The Clarity Act is most likely to pass review by May, with an approximately 50% chance of being officially enacted within the year.



According to market sources, the legislative process for the Digital Asset Market Clarity Act, which is advancing in the U.S. Senate, has been delayed by several months, but there remains a path forward despite a tight legislative schedule.

Insiders say that the original plan to push the bill forward is now largely unlikely; the earliest possibility is for it to enter committee review in the Senate in May.
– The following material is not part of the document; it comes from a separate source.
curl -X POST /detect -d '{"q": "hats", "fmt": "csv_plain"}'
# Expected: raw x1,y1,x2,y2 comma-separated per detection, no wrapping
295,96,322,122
If a Senate vote can be completed before July, the bill still has a chance to become law in 2026.

However, some analysts point out that, given the limited legislative time window and the intertwining of multiple political issues, the probability of the bill passing in 2026 is about 50%. If significant disagreements re-emerge among negotiators later, there is a risk of further delays or even shelving.
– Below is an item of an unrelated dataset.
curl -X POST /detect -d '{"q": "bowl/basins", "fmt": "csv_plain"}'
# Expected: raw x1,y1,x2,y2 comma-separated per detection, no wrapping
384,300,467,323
Although cryptocurrency lobbying groups are eager for legislation to take effect immediately, industry campaign donors remain cautious about bipartisan support, and many politicians who favor enactment will only be able to take office in Congress next year.

But if the Clarity Act successfully becomes law at that time, the cryptocurrency industry may still face a series of urgent legislative issues, such as tax reform and establishing a federal Bitcoin reserve, which will test the balance between industry development and regulatory policy.
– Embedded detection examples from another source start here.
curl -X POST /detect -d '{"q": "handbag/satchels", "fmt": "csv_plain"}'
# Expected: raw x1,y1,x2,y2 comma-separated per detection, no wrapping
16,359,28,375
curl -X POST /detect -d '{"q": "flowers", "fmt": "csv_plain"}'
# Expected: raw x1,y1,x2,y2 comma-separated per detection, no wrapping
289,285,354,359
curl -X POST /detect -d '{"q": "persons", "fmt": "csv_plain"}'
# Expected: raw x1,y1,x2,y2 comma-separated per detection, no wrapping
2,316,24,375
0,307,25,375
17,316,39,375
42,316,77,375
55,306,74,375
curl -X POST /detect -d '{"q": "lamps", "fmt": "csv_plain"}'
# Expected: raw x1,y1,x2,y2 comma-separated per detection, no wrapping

In summary, the Clarity Act is currently at a critical turning point. Despite significant challenges and time pressures, there is still a possibility of passing the bill in 2026.

The coming weeks will be a decisive phase, with markets closely watching the review process of the bill text and the final publication date of the bill.

Currently, disputes over stablecoin yields remain the main obstacle to advancing the bill, while the banking sector still holds a relatively advantageous position in this debate.